Menurut Direktur Utama Brantas Abipraya, Bambang E. Marsono, di Jakarta (3/3/2015), target itu diyakini tercapai karena pertumbuhan rata-rata sektor konstruksi sebesar 6,73% lima tahun belakangan; total nilai konstruksi nasional tahun 2015 sebesar Rp 450 triliun.
“Sementara tingkat rata-rata pertumbuhan kontrak perseroan sepanjang lima tahun belakangan sebesar 25,7% dan 70%-nya proyek Pemerintah Indonesia,” terang dia.
Ia mencontohkan, September 2014, nilai kontrak pihaknya sebesar Rp 1,7 triliun, sementara Desember 2014 telah Rp 2,3 triliun. Dan nilai kontrak carry over atau tahun jamak senilai Rp 3,6 triliun. Sehingga total nilai kontrak saat ini Rp 5,8 triliun.

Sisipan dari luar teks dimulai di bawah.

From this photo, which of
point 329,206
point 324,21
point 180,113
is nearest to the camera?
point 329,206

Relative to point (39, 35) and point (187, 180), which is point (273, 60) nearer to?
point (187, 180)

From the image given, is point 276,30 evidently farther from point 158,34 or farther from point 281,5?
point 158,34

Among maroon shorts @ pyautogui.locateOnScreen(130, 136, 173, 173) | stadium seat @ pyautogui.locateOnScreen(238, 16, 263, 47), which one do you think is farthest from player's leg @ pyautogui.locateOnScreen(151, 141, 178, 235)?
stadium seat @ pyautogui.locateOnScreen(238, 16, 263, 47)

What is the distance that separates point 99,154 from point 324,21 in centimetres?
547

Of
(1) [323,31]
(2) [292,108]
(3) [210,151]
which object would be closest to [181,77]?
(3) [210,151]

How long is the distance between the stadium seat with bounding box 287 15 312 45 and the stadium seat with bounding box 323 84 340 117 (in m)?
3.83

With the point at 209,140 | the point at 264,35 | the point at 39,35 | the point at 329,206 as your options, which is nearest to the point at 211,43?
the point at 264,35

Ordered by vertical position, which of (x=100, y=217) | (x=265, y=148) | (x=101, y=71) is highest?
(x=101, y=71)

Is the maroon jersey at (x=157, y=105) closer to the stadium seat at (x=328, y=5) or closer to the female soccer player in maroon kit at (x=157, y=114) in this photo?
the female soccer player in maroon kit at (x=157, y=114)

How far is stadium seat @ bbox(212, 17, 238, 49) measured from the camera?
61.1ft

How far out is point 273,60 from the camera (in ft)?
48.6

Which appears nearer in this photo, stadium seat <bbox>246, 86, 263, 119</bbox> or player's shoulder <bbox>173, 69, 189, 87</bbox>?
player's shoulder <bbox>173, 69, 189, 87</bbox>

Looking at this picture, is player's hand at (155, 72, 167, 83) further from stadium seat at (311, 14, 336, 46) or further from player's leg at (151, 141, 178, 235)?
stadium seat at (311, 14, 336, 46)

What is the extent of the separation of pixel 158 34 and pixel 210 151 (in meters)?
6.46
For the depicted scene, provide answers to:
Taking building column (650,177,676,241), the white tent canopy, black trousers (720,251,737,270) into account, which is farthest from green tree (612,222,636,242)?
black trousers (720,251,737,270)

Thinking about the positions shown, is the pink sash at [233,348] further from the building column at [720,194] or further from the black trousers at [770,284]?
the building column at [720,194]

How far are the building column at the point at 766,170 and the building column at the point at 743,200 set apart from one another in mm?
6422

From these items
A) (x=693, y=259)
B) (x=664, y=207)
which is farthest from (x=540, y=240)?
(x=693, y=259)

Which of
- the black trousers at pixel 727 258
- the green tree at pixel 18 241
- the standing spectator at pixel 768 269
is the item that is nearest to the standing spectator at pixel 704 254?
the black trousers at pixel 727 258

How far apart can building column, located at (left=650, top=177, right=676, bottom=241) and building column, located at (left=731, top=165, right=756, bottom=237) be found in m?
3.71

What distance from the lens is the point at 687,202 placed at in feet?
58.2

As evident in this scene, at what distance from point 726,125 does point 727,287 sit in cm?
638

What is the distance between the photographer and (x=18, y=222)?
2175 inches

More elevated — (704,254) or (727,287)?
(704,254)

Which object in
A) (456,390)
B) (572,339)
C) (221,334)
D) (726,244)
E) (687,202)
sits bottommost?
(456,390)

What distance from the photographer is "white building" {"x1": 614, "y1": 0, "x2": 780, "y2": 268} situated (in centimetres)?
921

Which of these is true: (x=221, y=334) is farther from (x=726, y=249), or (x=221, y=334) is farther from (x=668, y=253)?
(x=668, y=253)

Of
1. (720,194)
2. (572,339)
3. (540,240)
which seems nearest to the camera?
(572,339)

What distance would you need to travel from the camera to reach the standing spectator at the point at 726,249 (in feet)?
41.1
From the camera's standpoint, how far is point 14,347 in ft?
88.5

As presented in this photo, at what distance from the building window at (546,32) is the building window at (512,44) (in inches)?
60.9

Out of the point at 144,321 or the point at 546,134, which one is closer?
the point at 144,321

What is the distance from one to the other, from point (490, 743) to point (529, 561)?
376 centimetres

Selain itu, pihaknya juga akan menambah kapasitas produksi pabrik beton cetak menjadi dua kali lipat dari saat ini; kini tengah memindahkan lokasi pabrik beton dari Sunter (Jakarta Utara) seluas 3 hektar ke daerah Sadang (Jawa Barat) seluas 10 hektar.
“Sehingga kapasitas kami akan berlipat dua kali,“ terang dia.